Potent. Powerful. Viable.
These are the words Nicole Kidman chose to describe fellow actresses over the age of 40 in her Screen Actors Guild award acceptance speech, an opportunity she used to point out the ways in which actresses were challenging perceptions and changing norms.
“How wonderful it is that our careers can go beyond 40 years old,” Kidman said. “Because 20 years ago, we were pretty washed up by this stage in our lives.”
Ageism in Hollywood still runs rampant – perhaps most evident in the disparity between older actors and actresses in romantic films. However, Kidman’s win is indicative of a shift in Hollywood toward an increase in opportunities for actresses of all ages, expanding their variety of roles and lifting unspoken restrictions that have confined middle aged and older actresses for decades.
Hollywood is slowly becoming a place of equity for older actresses, which can sometimes make it appear like ageism has disappeared from the industry. Actresses like Meryl Streep and Viola Davis have both made careers playing strong, unabashedly middle aged women. But as Tina Fey pointed out at the 2014 Golden Globes, Streep’s roles are the exception rather than the norm, and don’t necessarily mean that there are more roles for older actresses. Fey joked that Streep’s myriad of nominations and awards showed that there were great parts for “Meryl Streeps” over 60, but not necessarily all actresses over 60.
The vast majority of Hollywood still holds on to notions about what women over the age of 30 can embody. While older actresses aren’t necessarily considered washed up, as Kidman said, they’re still limited by outdated perceptions. For example, actress Maggie Gyllenhaal revealed in a recent interview with TheWrap how she lost a part in a film due to her age – at 37, she was told she was too old to play the love interest to a 55-year-old man.
It’s galling to think that people who work in Hollywood genuinely believe that an 18-year difference between a man and a woman is too small – a persistent idea that isn’t an isolated incident. In 2013, Vulture examined the careers of several top actors, from George Clooney to Steve Carell, and found that even though the actors themselves aged, the women playing their love interests didn’t.
Vulture also looked at the careers of A-list actresses such as Emma Stone and Scarlett Johansson and found the same phenomenon. The actresses were consistently romantically paired with much older actors – in some cases, with actors who were more than double their age.
When it comes to the age disparity between actors and actresses playing love interests, it is important that Hollywood casting directors acknowledge the alarming trend and work to correct it.

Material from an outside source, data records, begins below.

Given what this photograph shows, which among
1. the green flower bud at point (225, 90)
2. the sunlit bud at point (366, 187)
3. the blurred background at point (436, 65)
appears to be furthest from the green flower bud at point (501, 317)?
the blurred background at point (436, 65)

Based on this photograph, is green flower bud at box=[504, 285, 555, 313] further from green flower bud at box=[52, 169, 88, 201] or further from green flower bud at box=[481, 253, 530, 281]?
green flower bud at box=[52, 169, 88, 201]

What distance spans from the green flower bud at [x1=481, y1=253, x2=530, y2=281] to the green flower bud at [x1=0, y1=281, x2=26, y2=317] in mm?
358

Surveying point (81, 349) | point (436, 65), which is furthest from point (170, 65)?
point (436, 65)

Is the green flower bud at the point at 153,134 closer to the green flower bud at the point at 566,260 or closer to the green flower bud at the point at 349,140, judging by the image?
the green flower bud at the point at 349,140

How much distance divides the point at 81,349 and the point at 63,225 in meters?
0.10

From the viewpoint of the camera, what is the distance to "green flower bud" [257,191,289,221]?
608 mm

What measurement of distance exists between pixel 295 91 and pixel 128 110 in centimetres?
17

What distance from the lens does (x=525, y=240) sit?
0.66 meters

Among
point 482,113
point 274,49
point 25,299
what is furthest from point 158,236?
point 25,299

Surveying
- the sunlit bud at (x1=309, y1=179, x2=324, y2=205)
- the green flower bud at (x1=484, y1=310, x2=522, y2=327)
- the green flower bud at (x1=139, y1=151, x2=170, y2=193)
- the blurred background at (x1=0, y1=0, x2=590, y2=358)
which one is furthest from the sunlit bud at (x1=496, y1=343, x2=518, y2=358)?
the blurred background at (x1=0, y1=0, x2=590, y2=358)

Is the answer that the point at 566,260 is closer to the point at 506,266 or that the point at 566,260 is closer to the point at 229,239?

Not only does it limit opportunities for older actresses, but it also normalizes a culture of imbalance between men and women.
Inequity as a facet of ageism in Hollywood remains ever-present, as do the limitations on the complexity and genre diversity for roles available to older actresses. Taraji P. Henson has been a vocal critic of ageism in Hollywood and pointed out in an interview with The Hollywood Reporter, “When women get older in this business, they tend to send us out to pastures. Meanwhile, you have Liam Neeson, however old he is, still kicking ass in ‘Taken’ and Denzel Washington, who, at any given drop of a dime, will do an action film.”
Henson makes a good point: Older male actors aren’t held to the same restrictions as older female actresses. Neeson just starred in “The Commuter,” an iteration of the same type of action movie he’s been making for the past decade. And yet it’s very difficult to find a comparable actress of the same age who gets the same opportunities.
Viola Davis, another outspoken actress against ageism, also continues to defy Hollywood standards for older actresses. Davis has spent the past few years playing Annalise Keating on “How to Get Away with Murder,” winning countless awards in the process. When accepting her SAG award for outstanding performance by an actress in a drama series, she praised the show’s unconventional take on a female character, saying, “Thank you … for thinking that a sexualized, messy, mysterious woman could be a 49-year-old, dark-skinned, African-American woman who looks like me.”
Davis’ role as Annalise Keating exists because someone was able to create it. Someone imagined a complex, dangerous, nuanced, middle aged character and believed it could be a woman. The future for older actresses in Hollywood is clear. The solution to eliminating ageism from the industry isn’t to limit the roles older actors get, but to extend similar acting opportunities to women of the same age.
As male actors age, the film industry deems them more experienced, more distinguished and more capable. It’s time Hollywood starts thinking about older actresses in the same way.